Thanks for your quick reply! --no-tui is even worse.
With TUI to the left, without TUI to the right. RAM was oscillating between 930-950 MB RAM with TUI, RAM was at 610 MB after the drop when I took the screenshot but now I checked again and it's at 1.0GB.
Could you tell me OS and spec?
Arch Linux, kernel 6.12.52-1-lts 13th Gen i7-1355U 15.1 GB RAM (16GB total)
I just made a really rough check over oha's code, seems that everything is stored in an SQLite in-memory DB? If that's so, I wouldn't be surprised about throughput dropping drastically after a few tens of million requests.
everything is stored in an SQLite in-memory DB?
No, Vector of RequestResult is stored.
https://github.com/hatoo/oha/blob/2167ab4646026b9524e9ae407d3778427a243081/src/client.rs#L42-L59
SQLite is only used in final output
RAM was oscillating between 930-950 MB RAM with TUI,
I think it's strange, because RAM consumption of oha should be only increase.
Maybe memory was swapped? This hypothesis answers why CPU utility was going low.
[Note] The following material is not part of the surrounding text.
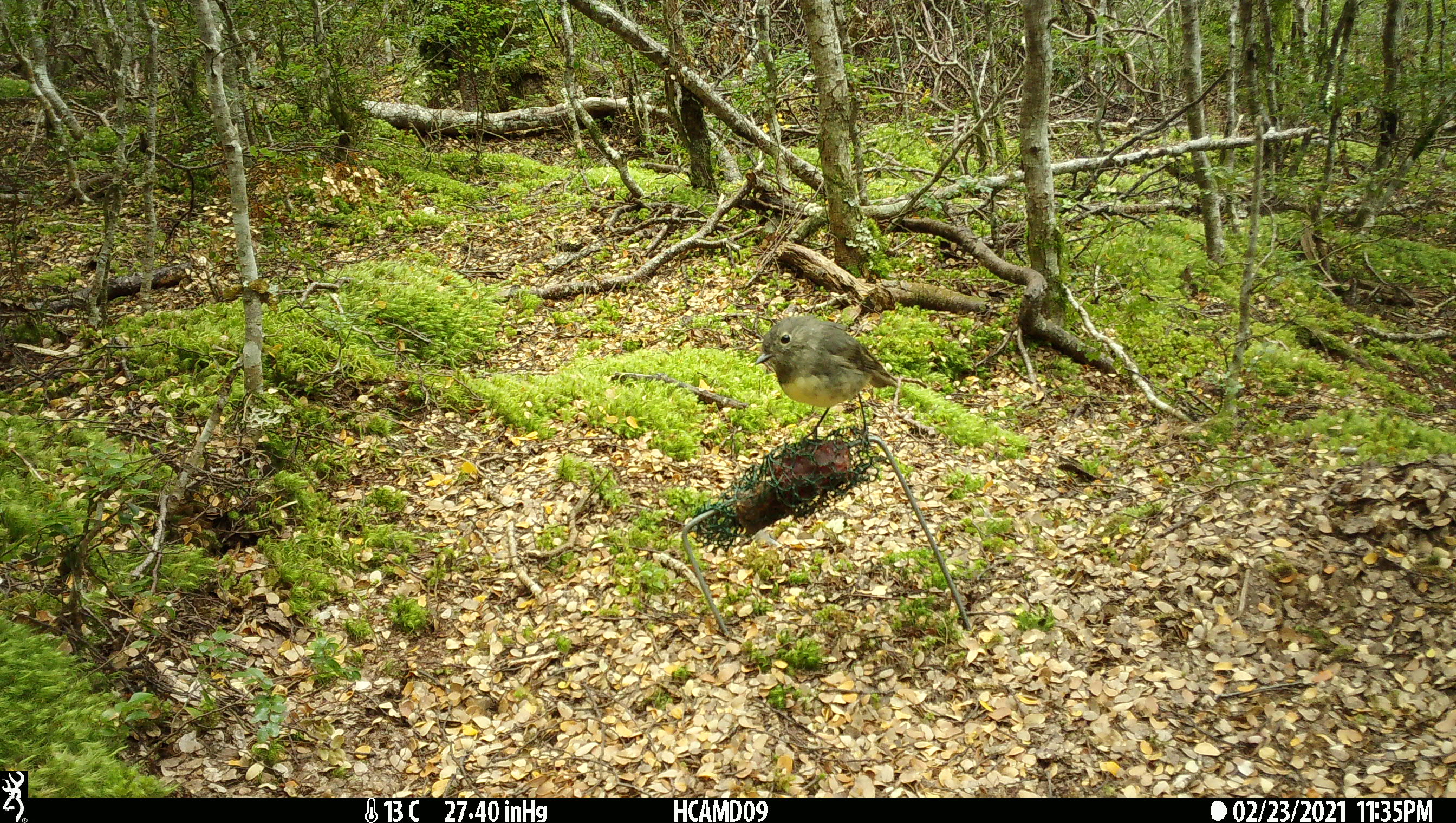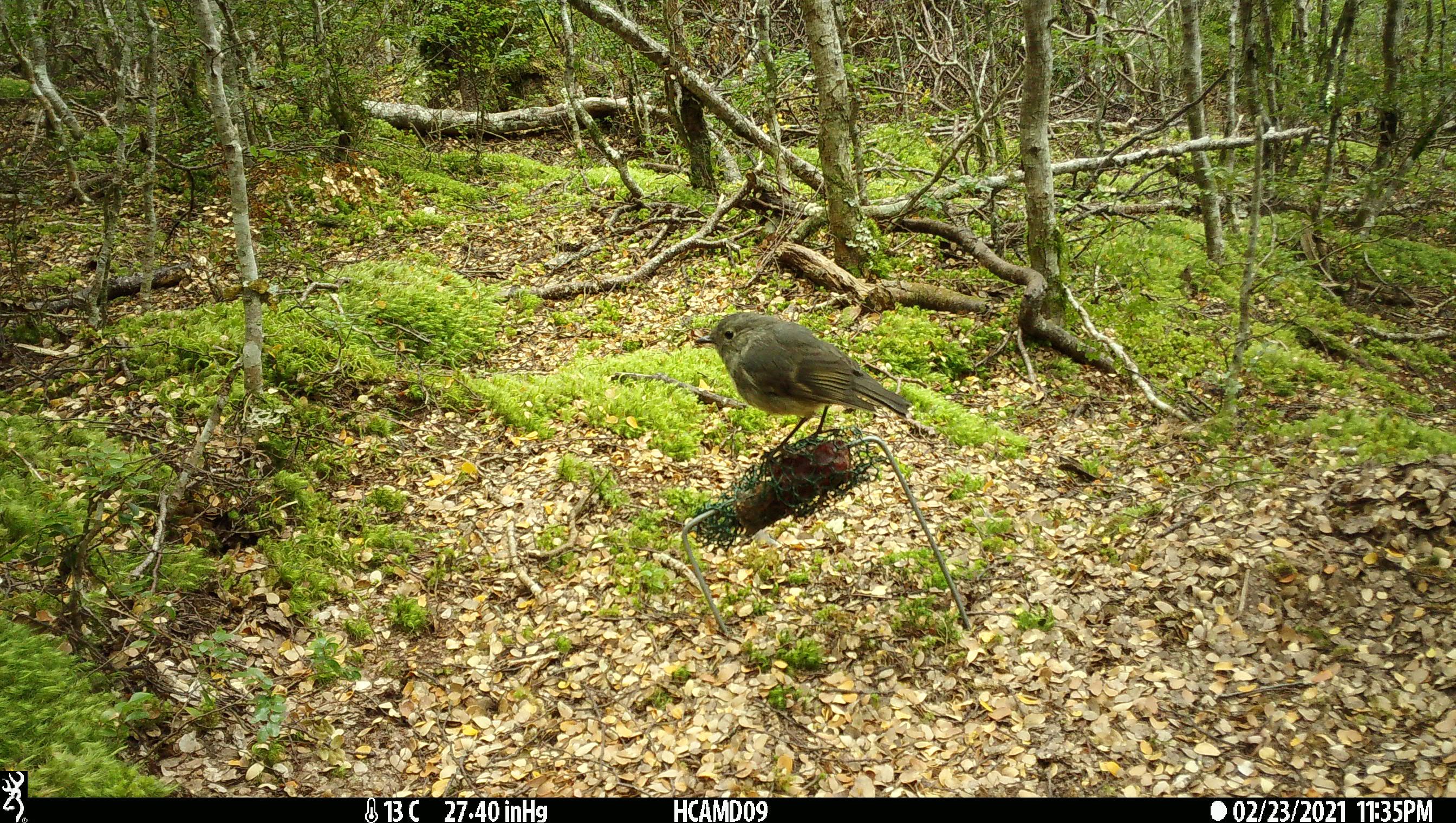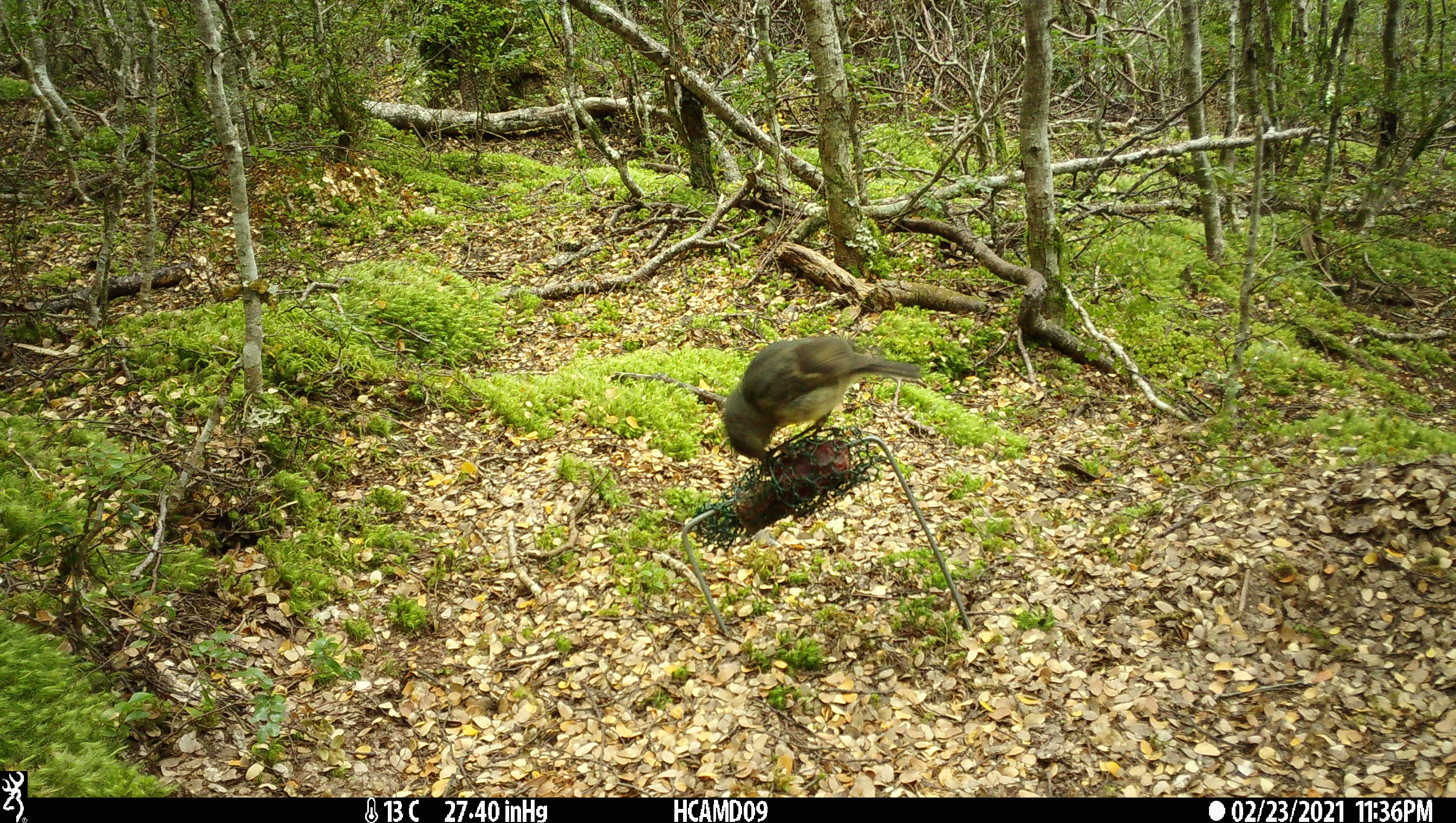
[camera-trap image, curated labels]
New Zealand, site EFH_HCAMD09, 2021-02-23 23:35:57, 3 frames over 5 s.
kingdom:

I have swap disabled, so that wouldn't be it. My uninformed guess is storage, but I don't know about oha's internals. How is request data stored as the load test occurs?
request and response timing is stored in dynamic array
I couldn't reproduce such a dramatic throughput drop on my side. Could you tell me your server's language (including version) and framework?
The server's in Rust too, axum. With a hello world server it happens too, at a lower scale, but I have to check if the throughput is seen in the CPU too.
I tried to check with a long load test but I can't, stuff starts to get killed before I get a chance to test for over two minutes.
Could you test with modified version of oha at #817 ? You can down load binaries from https://github.com/hatoo/oha/actions/runs/19035083308?pr=817
It reduces memory consumption. If this version keeps throughput longer, we can confirm that the root cause is likely memory consumption.
Sure! I'll check it out in a few hours when I get to my laptop.
I agree, that's exactly what happened to me. I didn't see the fight for CPU usage that that issue says hypothetically, though. Both oha's and the server's COU dropped as the throughput went down.
~I tried the binary of #817, but it doesn't even start now.~
The issue is still there, throughput drops as time passes.